*** Passage provided Section Begins ***
I have an acquaintance that works in management for Wal-Mart and he HATES his job. He is required to be tough, aggressive and mean to the employees under him. They had him fire a group of people to see if he could do it before he became a manager. The people hadn't done anything wrong and should not have been fired. It was a way to find out if this potential manager had what it takes to command a group of underlings.
I believe people are entitled to worthwhile work and wages. We are all entitled to a good life. I have been impressed by the actions of David Korten who started the YES magazine and wrote the book 'The Great Turning'. Mr. Korten says a life-centered, egalitarian, sustainable way of ordering human society based on democratic principles of partnership is a more natural order for corporations instead of empire building.
My second point is we need to treat people fairly and morally. I have written several books lately that have business ideals buried in the story lines. John Abrams book 'The Company We Keep' inspired me to write a science fiction novel called 'Waves of the Future'. My books are available at
http://pollettplayers.com/booksbydeon/.
In my book I have one of the characters saying, "If companies become democratic and have better wages for everyone, I might consider starting a business again."
*** Passage provided Section Ends ***
*** Data excerpts Section Begins ***
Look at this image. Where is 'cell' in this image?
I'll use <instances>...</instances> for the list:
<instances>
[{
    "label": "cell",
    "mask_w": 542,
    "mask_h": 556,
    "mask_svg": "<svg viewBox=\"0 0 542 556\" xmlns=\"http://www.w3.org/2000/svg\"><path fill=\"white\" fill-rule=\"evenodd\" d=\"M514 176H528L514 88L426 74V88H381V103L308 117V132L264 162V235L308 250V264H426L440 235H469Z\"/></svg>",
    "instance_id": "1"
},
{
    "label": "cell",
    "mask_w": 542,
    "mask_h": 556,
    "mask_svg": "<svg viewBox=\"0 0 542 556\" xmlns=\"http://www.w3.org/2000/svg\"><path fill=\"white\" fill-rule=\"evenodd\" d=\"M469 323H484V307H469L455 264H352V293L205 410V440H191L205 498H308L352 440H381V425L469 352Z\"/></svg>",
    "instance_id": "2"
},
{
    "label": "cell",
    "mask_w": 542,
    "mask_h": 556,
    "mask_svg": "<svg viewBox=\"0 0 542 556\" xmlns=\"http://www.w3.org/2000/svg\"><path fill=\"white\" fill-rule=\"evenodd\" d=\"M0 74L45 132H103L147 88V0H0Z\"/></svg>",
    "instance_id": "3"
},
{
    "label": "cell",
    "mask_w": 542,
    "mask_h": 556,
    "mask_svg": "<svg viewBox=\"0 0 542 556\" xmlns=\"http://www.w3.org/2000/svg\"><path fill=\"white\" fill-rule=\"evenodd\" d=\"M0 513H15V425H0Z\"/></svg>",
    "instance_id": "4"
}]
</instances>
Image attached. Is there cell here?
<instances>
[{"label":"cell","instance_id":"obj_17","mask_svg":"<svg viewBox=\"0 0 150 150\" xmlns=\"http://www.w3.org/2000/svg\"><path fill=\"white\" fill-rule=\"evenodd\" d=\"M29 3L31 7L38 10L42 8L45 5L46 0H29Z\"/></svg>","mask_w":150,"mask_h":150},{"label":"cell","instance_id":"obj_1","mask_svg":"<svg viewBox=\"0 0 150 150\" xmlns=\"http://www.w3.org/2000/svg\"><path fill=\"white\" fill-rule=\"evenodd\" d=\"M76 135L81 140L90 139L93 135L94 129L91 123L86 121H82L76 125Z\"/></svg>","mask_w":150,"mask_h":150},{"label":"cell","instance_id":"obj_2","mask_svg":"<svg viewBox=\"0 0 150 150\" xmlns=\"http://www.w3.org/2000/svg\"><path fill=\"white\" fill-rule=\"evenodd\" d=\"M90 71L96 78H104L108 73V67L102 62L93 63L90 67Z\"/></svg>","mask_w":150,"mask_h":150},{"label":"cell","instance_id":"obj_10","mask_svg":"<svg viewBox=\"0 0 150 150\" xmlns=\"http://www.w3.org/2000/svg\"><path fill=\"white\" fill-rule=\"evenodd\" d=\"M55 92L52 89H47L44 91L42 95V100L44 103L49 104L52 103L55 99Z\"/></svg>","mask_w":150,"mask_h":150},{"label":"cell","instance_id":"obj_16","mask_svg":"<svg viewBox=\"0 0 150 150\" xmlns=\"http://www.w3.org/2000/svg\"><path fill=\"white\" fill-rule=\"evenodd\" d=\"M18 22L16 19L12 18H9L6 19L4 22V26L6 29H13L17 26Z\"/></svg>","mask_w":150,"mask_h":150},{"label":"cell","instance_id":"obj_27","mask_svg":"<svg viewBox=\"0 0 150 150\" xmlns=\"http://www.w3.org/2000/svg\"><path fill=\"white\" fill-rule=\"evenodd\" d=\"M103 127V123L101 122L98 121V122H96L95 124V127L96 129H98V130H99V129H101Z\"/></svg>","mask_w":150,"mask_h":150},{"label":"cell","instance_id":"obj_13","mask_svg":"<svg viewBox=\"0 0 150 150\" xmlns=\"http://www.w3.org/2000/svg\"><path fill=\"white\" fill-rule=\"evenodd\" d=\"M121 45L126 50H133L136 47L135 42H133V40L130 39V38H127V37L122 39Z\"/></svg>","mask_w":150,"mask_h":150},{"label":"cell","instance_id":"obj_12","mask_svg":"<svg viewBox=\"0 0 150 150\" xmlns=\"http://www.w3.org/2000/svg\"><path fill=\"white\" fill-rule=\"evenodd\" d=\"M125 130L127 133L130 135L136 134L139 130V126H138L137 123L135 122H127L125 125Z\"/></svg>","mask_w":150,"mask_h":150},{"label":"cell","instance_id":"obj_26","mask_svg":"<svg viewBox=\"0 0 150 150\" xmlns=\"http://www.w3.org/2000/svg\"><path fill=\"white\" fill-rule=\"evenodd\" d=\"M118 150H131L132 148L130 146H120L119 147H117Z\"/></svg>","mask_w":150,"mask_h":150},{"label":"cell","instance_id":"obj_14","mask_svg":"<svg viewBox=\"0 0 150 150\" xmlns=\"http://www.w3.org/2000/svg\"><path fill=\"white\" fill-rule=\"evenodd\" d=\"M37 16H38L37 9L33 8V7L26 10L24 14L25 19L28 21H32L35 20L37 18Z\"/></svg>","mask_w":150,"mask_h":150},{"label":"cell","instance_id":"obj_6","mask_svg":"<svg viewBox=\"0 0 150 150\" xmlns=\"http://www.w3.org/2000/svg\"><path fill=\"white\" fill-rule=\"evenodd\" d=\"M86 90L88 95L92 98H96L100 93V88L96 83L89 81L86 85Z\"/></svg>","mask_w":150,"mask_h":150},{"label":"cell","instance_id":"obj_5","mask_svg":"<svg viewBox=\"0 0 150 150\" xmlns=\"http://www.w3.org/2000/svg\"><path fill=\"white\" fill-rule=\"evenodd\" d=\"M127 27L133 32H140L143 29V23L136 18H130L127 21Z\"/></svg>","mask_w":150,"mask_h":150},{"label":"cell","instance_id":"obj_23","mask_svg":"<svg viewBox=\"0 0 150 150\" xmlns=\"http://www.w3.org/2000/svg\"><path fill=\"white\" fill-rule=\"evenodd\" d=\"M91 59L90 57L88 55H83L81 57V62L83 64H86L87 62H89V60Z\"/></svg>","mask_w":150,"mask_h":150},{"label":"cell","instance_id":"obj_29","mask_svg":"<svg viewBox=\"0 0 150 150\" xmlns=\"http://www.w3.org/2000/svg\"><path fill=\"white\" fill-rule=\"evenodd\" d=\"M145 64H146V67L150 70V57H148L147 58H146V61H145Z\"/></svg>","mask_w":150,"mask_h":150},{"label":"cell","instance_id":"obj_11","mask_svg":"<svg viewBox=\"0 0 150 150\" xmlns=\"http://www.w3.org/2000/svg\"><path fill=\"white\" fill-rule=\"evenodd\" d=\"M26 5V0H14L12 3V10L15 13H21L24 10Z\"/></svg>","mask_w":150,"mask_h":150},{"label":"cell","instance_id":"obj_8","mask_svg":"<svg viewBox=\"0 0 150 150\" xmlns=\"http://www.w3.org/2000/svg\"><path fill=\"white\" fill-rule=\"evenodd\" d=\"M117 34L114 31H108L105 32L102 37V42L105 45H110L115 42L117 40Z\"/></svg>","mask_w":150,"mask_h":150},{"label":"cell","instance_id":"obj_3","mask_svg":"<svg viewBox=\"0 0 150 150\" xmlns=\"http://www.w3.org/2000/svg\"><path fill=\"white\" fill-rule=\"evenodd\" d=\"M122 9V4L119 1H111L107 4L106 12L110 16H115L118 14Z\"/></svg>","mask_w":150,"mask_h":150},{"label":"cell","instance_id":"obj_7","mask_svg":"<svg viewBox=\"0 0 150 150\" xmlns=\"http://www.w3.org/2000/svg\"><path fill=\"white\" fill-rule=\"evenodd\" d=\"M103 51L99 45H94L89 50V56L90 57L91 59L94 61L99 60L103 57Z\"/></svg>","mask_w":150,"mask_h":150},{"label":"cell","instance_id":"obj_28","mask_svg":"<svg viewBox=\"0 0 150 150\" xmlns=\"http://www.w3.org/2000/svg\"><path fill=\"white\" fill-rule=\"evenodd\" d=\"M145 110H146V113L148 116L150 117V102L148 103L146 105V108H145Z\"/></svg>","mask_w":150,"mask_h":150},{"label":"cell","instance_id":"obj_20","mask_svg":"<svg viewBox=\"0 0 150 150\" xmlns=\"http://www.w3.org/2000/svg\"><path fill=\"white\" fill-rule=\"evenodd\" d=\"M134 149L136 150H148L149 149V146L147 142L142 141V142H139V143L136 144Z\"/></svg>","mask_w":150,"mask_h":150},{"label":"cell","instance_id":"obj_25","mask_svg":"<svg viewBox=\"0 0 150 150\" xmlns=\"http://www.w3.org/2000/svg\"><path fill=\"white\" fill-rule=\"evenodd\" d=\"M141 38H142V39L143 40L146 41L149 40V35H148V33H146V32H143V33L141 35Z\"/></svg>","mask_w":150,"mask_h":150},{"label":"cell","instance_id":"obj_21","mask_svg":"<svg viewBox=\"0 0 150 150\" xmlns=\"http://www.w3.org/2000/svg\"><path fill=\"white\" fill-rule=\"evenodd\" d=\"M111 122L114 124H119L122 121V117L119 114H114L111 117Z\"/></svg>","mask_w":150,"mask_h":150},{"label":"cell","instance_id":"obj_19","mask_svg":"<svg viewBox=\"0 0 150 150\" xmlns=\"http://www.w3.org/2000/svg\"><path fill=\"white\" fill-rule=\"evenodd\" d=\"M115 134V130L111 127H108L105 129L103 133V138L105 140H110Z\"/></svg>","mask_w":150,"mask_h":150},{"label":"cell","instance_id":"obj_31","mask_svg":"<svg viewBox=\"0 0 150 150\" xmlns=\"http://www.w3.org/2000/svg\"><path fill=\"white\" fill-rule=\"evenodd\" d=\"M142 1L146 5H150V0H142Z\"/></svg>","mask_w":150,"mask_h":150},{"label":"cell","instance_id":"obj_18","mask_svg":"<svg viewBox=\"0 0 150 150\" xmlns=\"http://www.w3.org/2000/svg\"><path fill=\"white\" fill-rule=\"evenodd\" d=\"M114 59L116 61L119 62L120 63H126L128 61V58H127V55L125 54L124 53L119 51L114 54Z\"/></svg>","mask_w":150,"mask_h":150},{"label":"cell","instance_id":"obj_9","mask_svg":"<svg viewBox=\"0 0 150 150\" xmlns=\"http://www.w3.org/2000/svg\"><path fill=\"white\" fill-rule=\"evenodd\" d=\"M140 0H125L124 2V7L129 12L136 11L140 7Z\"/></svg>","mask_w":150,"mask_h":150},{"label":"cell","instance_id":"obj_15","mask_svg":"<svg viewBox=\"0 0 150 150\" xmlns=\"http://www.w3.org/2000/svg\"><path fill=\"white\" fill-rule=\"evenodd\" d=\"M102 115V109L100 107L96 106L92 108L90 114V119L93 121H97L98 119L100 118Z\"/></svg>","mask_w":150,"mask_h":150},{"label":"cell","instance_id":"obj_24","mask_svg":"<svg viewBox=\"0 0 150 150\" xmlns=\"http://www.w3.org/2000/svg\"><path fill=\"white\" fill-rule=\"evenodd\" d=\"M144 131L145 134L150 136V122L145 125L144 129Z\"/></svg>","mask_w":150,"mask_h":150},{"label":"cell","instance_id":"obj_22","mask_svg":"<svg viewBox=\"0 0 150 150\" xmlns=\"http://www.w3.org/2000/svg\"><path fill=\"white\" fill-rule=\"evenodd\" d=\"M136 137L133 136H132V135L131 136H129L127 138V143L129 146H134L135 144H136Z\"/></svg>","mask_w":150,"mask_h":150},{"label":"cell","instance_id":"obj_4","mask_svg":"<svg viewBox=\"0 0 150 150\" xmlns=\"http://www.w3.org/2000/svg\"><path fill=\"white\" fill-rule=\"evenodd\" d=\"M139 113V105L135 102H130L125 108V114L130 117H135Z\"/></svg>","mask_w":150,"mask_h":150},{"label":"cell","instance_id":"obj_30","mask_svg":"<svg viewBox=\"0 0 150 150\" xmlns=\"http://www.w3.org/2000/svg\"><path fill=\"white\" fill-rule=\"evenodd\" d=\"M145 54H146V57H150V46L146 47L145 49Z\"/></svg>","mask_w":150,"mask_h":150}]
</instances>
*** Data excerpts Section Ends ***
(To do):
1. According to the passage about fair treatment at work, what did the acquaintance have to do before he became a Wal-Mart manager?
2. Name every book title that appears in the passage about fair treatment at work.
3. Pick up the passage about fair treatment at work after its final sentence and carry it forward.

(Answers):
1. He had to fire a group of people who had done nothing wrong, to show he could do it.

2. 'The Great Turning', 'The Company We Keep', 'Waves of the Future'

3.
One of his fellow workers responds with "If you had, your business would probably still be around. It's hard making it in a small business when you are the only one that cares about the outcome."
I was appalled when I found out that Robert Ringer's book 'The Art of Intimidation' was being taught to women in business situations so they could join men in intimidating in the business world. I believe that kind of mentality (which is still being taught in business schools across the land) is one of the problems with the world today. It is why we move corporations to other countries and use slave labor so we can make the products we sell less expensive. Instead of management learning to intimidate we should be learning to work toward consensus and learn how to build loyal employees by treating everyone fairly.
People are more important than that. I believe hiring people for minimum wages is a form of slavery. Slavery should be stopped. One way to rethink how we do business is to give people livable wages and treat them like people instead of slaves. The corporate Union busting that has been going on since the Reagan years makes me sick. The Unions are why we had a good standard of living for many years in this country.
One business class I took quoted a manager in saying, 'It is wise to pay your employees enough to live comfortably on, because then they will be loyal to you.' What has happened to that?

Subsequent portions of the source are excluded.